We’re helping to recover the rarest subspecies of sharp-tailed grouse.
As of 2018, sharp-tailed grouse are classified as Endangered in Washington state. The Columbian sharp-tailed grouse, which reside in the Western United States and British Columbia, are the rarest subspecies of “sharp-tails”.
Known for their extravagant mating rituals, these birds are the smaller cousins of the greater sage-grouse, and rely on a variety of healthy, intact shrub-steppe habitat. The sharp-tailed grouse is one focus species in our Sagelands Heritage Program, where we’re working to restore vital sagebrush landscapes and improve overall habitat connectivity.
News on sharp-tailed grouse
- September 2020: Endangered wildlife, habitat burned in Washington wildfires; years of effort to boost populations wiped out, The Seattle Times
- May 2018: WDFW releases sharp-tailed grouse as part of Okanogan Working for Wildlife Initiative
- May 2018: State reviewing protections for sharp-tailed grouse, pygmy rabbits
Washington’s sharp-tailed grouse
Sharp-tailed grouse were once abundant in Eastern Washington, but faced a rapid decline due to agricultural changes and reduction in lands protected under the federal Conservation Reserve Program. Today, their habitat is fragmented, and there are fewer than 1,000 sharp-tailed grouse in Washington state, occupying less than five percent of their historic range.
There are seven sharp-tailed grouse populations dispersed throughout Lincoln, Douglas, and Okanogan counties, and the Colville Indian Reservation. These birds rely on shrub-steppe habitat and riparian areas in Central Washington with deciduous trees and shrubs with cover, berries, seeds, buds and catkins, which provide critical winter habitat. They’re a sign of habitat health, with benefits for a variety of other species.
Sharp-tailed grouse in the Okanogan Valley also lost significant habitat from large wildfires in 2015 and 2016. The Tunk Valley in particular, an important landscape in our Sagelands Heritage Program, is vital habitat for sharp-tailed grouse, mule deer and other species, as it connects the Okanogan Valley with the Okanogan Highlands to the east and the Kettle River Mountain Range beyond.

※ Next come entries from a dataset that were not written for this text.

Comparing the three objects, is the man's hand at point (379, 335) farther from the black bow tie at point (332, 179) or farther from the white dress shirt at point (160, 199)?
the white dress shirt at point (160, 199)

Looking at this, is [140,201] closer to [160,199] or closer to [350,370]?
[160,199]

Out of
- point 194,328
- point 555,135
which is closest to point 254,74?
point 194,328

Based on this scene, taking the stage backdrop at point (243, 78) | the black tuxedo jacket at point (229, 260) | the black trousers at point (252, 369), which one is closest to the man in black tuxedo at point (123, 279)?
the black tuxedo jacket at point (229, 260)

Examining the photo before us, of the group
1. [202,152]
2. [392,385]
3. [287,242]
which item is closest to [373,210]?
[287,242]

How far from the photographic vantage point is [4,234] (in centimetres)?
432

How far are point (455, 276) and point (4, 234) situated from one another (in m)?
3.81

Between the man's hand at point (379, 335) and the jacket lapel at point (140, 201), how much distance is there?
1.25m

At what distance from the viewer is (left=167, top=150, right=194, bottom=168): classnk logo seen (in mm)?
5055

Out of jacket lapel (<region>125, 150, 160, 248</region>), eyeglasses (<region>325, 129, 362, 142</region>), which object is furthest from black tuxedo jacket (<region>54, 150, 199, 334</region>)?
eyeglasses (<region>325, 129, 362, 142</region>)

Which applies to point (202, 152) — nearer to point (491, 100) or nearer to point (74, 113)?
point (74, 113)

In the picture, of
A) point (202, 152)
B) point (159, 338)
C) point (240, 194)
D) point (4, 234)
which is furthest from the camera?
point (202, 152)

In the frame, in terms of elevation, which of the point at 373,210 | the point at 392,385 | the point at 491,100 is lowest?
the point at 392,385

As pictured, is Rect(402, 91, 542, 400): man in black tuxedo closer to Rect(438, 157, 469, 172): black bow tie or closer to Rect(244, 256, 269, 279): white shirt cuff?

Our work for sharp-tailed grouse
Through our Sagelands Heritage Program, we’re working to maintain, restore and connect shrub-steppe landscapes from British Columbia’s Okanagan Valley to south-central Washington’s Horse Heaven Hills, an area covering important sharp-tailed grouse habitat.
Fences are a dangerous barrier for sharp-tailed grouse, sometimes fatal. By removing unnecessary fences in Central Washington, we’re improving their habitat and minimizing threats to their recovery. Additionally, attaching markers to existing fences can make them more visible, and therefore reduce incidents with sharp-tailed grouse and other low-flying birds.
In 2018, we assisted the Washington Department of Fish and Wildlife and others release sharp-tailed grouse from the Cariboo region of south-central British Columbia, into the Tunk Valley, a key habitat corridor connecting north-central Washington’s Okanogan Valley.
Sharp-tailed grouse facts
- Like the greater sage-grouse, sharp-tailed grouse engage in elaborate courtship rituals. Male sharp-tailed grouse gather on dancing grounds, called leks, where they spread their wings and quickly tap their feet to attract female mates.
- Sharp-tailed grouse have cultural significance for indigenous communities of Eastern Washington. They are central to many legends, and inspired the traditional ‘chicken dances’ at annual powwows.
- The Columbian sharp-tailed grouse is the rarest subspecies of sharp-tailed grouse.
- Sharp-tailed grouses’ diet mostly consists of buds, leaves, green shoots, flowers, seeds, berries, waste grains and insects.